Same table as scan mode Step 5.

Step 5 — Produce triage report

Use the Output Format below.

Output Format

Every triage produces this structured report:

## Network Collection Triage Report

**Date**: [date]
**Mode**: [Scan / Direct]

### Issue
[GitHub issue URL or CI failure link]

### Collection: [e.g. cisco.ios]
### Component: [module name, plugin, or CI infrastructure]
### Ansible Version: [e.g. stable-2.19 / devel]
### Connection Type: [network_cli / netconf / httpapi]

### Category
[Downstream fix / New feature / Bug report / Chore-CI / Test improvement]

### Severity: [Critical / Major / Minor / Trivial]
[Justification, including any escalators applied]

### Known Pattern Match
[Matched pattern name, OR "No known pattern — new issue"]

### Cross-Collection Impact
[None / List of affected collections / Cascade event detected]

### Root Cause
[Technical explanation if identified]

### Recommended Resolution
[Specific action: cut release, fix in PR #N, add meta: reset_connection, etc.]

Error Handling

gh not authenticated: Run gh auth status.
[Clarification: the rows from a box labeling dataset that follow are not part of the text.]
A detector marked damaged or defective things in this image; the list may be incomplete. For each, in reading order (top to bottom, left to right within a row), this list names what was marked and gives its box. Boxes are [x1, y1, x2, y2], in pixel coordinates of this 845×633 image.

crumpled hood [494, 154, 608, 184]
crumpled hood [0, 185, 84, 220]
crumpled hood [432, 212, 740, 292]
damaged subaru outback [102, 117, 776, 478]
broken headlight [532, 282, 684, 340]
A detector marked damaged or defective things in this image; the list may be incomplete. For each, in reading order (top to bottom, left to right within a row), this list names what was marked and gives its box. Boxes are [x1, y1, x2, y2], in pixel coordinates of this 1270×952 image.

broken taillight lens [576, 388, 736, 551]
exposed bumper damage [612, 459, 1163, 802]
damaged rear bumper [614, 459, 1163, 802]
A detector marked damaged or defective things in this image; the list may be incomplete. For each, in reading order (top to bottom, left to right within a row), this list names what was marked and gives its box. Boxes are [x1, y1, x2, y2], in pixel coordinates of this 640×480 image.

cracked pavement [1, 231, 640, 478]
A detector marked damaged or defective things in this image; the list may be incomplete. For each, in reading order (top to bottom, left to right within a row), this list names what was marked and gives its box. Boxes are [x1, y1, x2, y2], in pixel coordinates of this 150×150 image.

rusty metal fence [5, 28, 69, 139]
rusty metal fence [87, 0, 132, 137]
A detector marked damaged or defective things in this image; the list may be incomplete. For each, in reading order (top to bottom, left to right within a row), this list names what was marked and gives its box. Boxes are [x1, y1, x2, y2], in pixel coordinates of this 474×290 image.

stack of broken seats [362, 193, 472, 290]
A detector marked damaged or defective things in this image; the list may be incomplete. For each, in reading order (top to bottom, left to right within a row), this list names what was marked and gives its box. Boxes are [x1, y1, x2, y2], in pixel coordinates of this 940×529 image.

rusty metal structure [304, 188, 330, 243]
If not logged in, inform user to run gh auth login and stop.
Rate limiting: GitHub API has rate limits. If hitting limits during scan mode, space out requests or reduce the repo list to critical collections first (netcommon, utils, pylibssh, ios, iosxr, nxos, eos, scm).
Empty results: If no open bugs or PRs are found for a repo, skip it silently. If ALL repos return empty, report "No open items found across network collections" and confirm the time window.
Repo not found: If gh returns a 404 for a repo, skip it and note the skip in the output. The repo may have been renamed or archived.